Walker zufolge wurden zwar einige andere Raupengifte zumindest ein wenig untersucht, die meisten jedoch überhaupt nicht, und es ist möglich, dass die Medizin diese Chance verpasst. Zum Beispiel sagt er, dass die Mehrheit der lepidopteranen Gifte Schmerzen verursacht, die manchmal so stark sind, dass sie den Einsatz von Opioidmedikamenten erfordern. Dies kommt nicht überraschend, da Schmerz ein effektives Mittel zur Abschreckung potenzieller Raubtiere ist, sondern ermöglicht es Forschern auch, das Gift als Sonde zu nutzen, um Schmerzwege im Körper sowie Schmerzrezeptoren bei Labortieren und vielleicht sogar bei Menschen aufzudecken. Dies könnte wiederum zur Entwicklung neuer Medikamente führen.

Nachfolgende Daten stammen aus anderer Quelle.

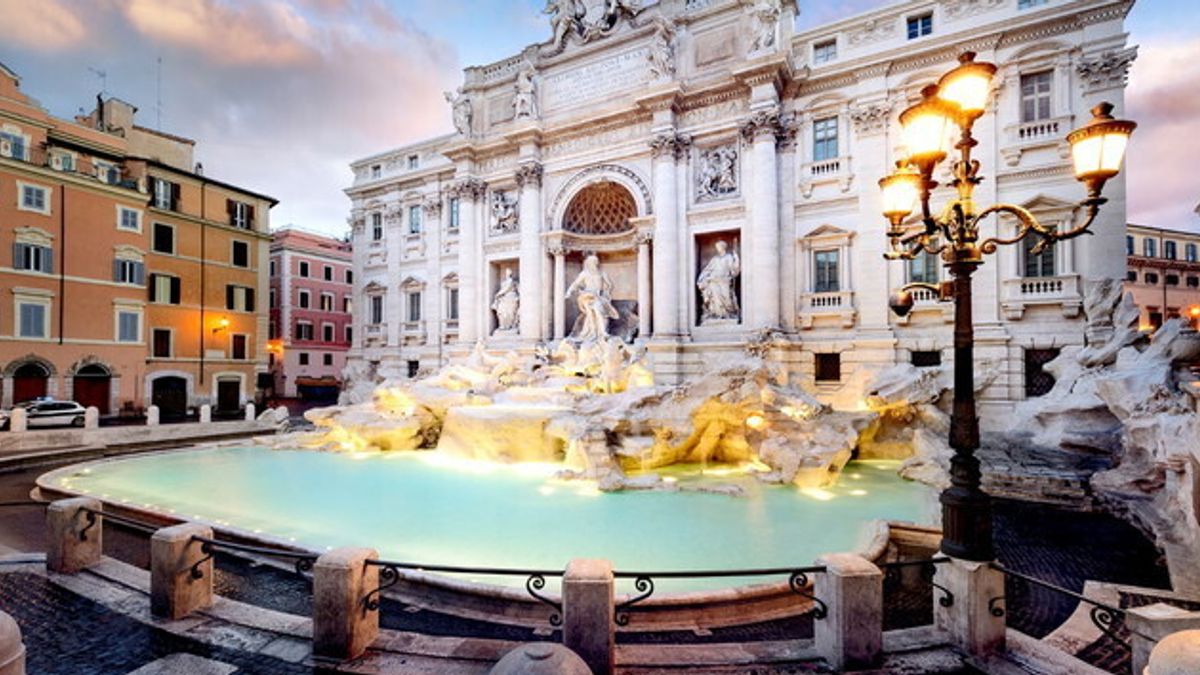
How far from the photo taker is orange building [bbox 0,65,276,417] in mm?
19344

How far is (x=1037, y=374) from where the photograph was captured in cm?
1430

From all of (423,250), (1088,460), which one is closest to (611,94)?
(423,250)

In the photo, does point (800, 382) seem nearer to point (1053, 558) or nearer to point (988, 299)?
point (988, 299)

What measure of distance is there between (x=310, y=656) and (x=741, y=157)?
57.6ft

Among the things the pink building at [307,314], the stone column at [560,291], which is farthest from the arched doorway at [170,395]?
the stone column at [560,291]

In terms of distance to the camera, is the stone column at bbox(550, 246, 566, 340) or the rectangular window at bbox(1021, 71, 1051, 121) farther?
the stone column at bbox(550, 246, 566, 340)

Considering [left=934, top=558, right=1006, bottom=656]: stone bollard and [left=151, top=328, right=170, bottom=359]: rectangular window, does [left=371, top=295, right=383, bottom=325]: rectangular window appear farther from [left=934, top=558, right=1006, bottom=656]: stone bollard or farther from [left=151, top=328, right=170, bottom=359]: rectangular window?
[left=934, top=558, right=1006, bottom=656]: stone bollard

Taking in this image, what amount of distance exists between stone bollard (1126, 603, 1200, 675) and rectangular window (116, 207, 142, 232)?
30985mm

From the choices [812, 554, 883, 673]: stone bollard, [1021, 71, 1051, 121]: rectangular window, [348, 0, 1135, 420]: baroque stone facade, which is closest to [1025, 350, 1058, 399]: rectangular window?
[348, 0, 1135, 420]: baroque stone facade

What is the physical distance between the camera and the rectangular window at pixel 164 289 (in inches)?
918

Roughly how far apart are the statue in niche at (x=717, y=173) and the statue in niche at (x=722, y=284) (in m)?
1.91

Die Forschung über Raupengifte ist derzeit unzureichend, weshalb bislang keine neuen Arzneimittel entwickelt wurden. Die Gifte anderer Kreaturen haben jedoch zu der Entwicklung mehrerer bedeutender Behandlungen geführt. Beispielsweise gibt es Behandlungen, die inspiriert von Schlangengift verwendet werden, um Bluthochdruck und Blutgerinnung zu behandeln. Darüber hinaus wurde ein Vorläufer des kürzlich veröffentlichten Blockbuster-Medikaments Semaglutid, das unter den Markennamen Ozempic und Wegovy bekannt ist, aus einer Chemikalie gewonnen, die aus einer giftigen Echse namens Gila-Monster stammt.
Durch Fortschritte in der Molekularbiologie und Bioinformatik wird es immer einfacher, die Gifte aller Kreaturen, einschließlich Raupen, zu analysieren. Nach Casewell sollte dies in naher Zukunft zu erheblichen technologischen Fortschritten führen. “Es ist wie eine Schatzkiste, die immer noch für uns bereitsteht, um verstanden zu werden.”